Of even more immediate concern is the suggestion the Executive is pricing access to justice "off the market" through an escalation in court fees.
The Law Society and the Bar Association have waged a campaign to force the executive to account for regulated fees increases ranging from 14 per cent to 1592 per cent since 2001.
The two organisations argue that the regulations were an improper use of delegated power of such a magnitude that they were more properly decided by Parliament than by regulation.
Parliament's Regulations Review Committee, which studied the complaint, said, "We consider that access to justice is so fundamental that a move to use fees to ration access would require explicit legislative authority."
The committee also expressed concern at the 50 per cent cost recovery target underpinning the fee levels, which it said had led to inflexibility.
Suggestions persist that the overall make-up of the judiciary had been undergoing a re-engineering operation by former Attorney-General Margaret Wilson (and Elias) along gender, and, party lines in the case of one district court judge appointment.
Typical comments from the notoriously bitchy profession: "The white-middle class male is an endangered species on the bench"; "What's the point of having an advisory panel if she doesn't accept its recommendations."

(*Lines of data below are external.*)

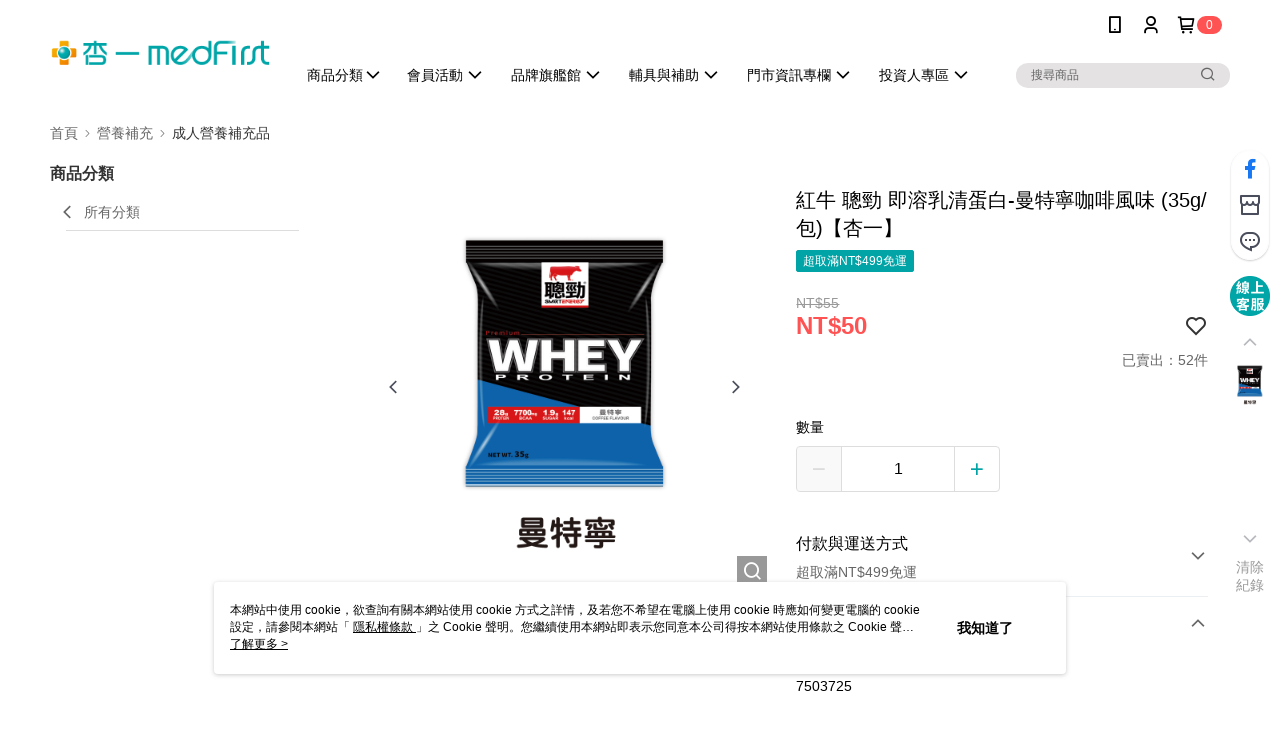

--- FILE ---
content_type: text/css
request_url: https://cms-static.cdn.91app.com/theme/41218/css/cmsTheme_51195293-7f77-4214-91d9-21e2a44a79fd_1768528372806.css?v=020190828
body_size: 337
content:
.cms-badge{color:#fff;background:#ff5353}.cms-header{background:#fff}.cms-nav{color:#000}.cms-logo{background-image:url(https://cms-static.cdn.91app.com/images/original/41218/f69befb4-6997-4fdb-9dd2-870c12ff340c-1763080232-u5q5b7lk4n_d.png)}.cms-linkColor{color:#428bca !important}.cms-moneyColor{color:#ff5353 !important}.cms-discountMoneyColor{color:#ff5353 !important}.cms-primaryBtnBgColor{background-color:#00a4a7 !important}.cms-primaryBtnTextColor{color:#fff !important}.cms-secondBtnBgColor{background-color:#fff !important}.cms-secondBtnTextColor{color:#00a4a7 !important}.cms-secondBtnBorderColor{border-color:#00a4a7 !important}.cms-primaryHeartBtnBgColor{color:#ff5353 !important}.cms-secondHeartBtnBgColor{color:#333 !important}.cms-generalTagBgColor{background-color:#00a4a7 !important}.cms-generalTagTextColor{color:#fff !important}.cms-emphasisTagBgColor{background-color:#ff5353 !important}.cms-emphasisTagTextColor{color:#fff !important}.cms-keyWordTagTextColor{color:#ccc !important}.cms-moneyBgColor{background-color:#ff5353 !important}.cms-moneyBorderColor{border-color:#ff5353 !important}.cms-moneyOutlineColor{outline-color:#ff5353 !important}#progressbar li.active:before{background-color:#ff5353 !important;border-color:#ff5353 !important}.cms-secondBtnBgColor:hover{background-color:#f7f7f7 !important}.cms-primaryBtnBgColor:hover{background-color:#009598 !important}.cms-primaryBtnBorderColor{border-color:#00a4a7 !important}.cms-primaryQtyBtnTextColor{color:#00a4a7 !important}.cms-tagBorderColor{border-color:#00a4a7 !important}.banner-discount-fee{color:#ff5353 !important}.banner-add-to-cart{border-color:#00a4a7 !important;color:#00a4a7 !important}.cms-main-color{background-color:#fff !important}.cms-sub-color{color:#000 !important}

--- FILE ---
content_type: application/javascript
request_url: https://app.cdn.91app.com/global/currency-exchange-rate/currency.js
body_size: 1585
content:
(function(root) { root.nineyi = root.nineyi || {}; root.nineyi.i18n = root.nineyi.i18n || {}; root.nineyi.i18n.exchangeRates = [{"base":"TWD","date":"2026-01-17","rates":{"MYR":0.128308,"HKD":0.246572,"CNY":0.220373,"JPY":5.002525,"KRW":46.598318,"USD":0.031623,"SGD":0.040749,"AUD":0.047099,"EUR":0.027246,"GBP":0.023624,"THB":0.993275,"CAD":0.044009,"IDR":534.708276,"NZD":0.054977,"PHP":1.879338,"VND":830.881594,"MOP":0.254367,"SEK":0.29162}},{"base":"MYR","date":"2026-01-17","rates":{"TWD":7.793717,"HKD":1.921711,"CNY":1.717522,"JPY":38.988265,"KRW":363.174109,"USD":0.246457,"SGD":0.317585,"AUD":0.367079,"EUR":0.212348,"GBP":0.184122,"THB":7.741303,"CAD":0.342995,"IDR":4167.365008,"NZD":0.428472,"PHP":14.647028,"VND":6475.656042,"MOP":1.982465,"SEK":2.272802}},{"base":"HKD","date":"2026-01-17","rates":{"TWD":4.055613,"MYR":0.52037,"CNY":0.893746,"JPY":20.288307,"KRW":188.984758,"USD":0.128249,"SGD":0.165262,"AUD":0.191017,"EUR":0.1105,"GBP":0.095812,"THB":4.028339,"CAD":0.178484,"IDR":2168.569976,"NZD":0.222964,"PHP":7.621868,"VND":3369.73441,"MOP":1.031614,"SEK":1.182697}},{"base":"USD","date":"2026-01-17","rates":{"TWD":31.623038,"MYR":4.057504,"CNY":6.96885,"JPY":158.19504,"KRW":1473.580383,"HKD":7.79735,"SGD":1.288604,"AUD":1.489425,"EUR":0.861604,"GBP":0.747077,"THB":31.410369,"CAD":1.391704,"IDR":16909.1,"NZD":1.738526,"PHP":59.430375,"VND":26275,"MOP":8.043859,"SEK":9.221904}},{"base":"SGD","date":"2026-01-17","rates":{"TWD":24.540542,"MYR":3.14876,"CNY":5.408063,"JPY":122.764676,"KRW":1143.547985,"HKD":6.051006,"USD":0.776034,"AUD":1.155844,"EUR":0.668634,"GBP":0.579757,"THB":24.375504,"CAD":1.080009,"IDR":13122.030842,"NZD":1.349155,"PHP":46.119971,"VND":20390.284544,"MOP":6.242305,"SEK":7.156508}}]; })(this);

In reality the truth is more prosaic. A report out this week shows many more women have been appointed as judges in recent years - but the ratio of women being appointed to the bench is still far less than that of men - particularly when the numbers of qualified candidates are measured. The so-called political appointee had the requisite qualification.
The Supreme Court
Why the Supreme Court was set up:
* To recognise that New Zealand is an independent nation with its own history and traditions
* To enable important legal matters, including those relating to the Treaty of Waitangi, to be resolved with an understanding of New Zealand conditions, history and traditions
* To improve access to justice.
* The Supreme Court has wide powers to hear: Appeals on civil matters; appeals on criminal cases - if satisfied it involves a matter of general or public importance, a substantial miscarriage of justice may have occurred or a matter of general commercial significance.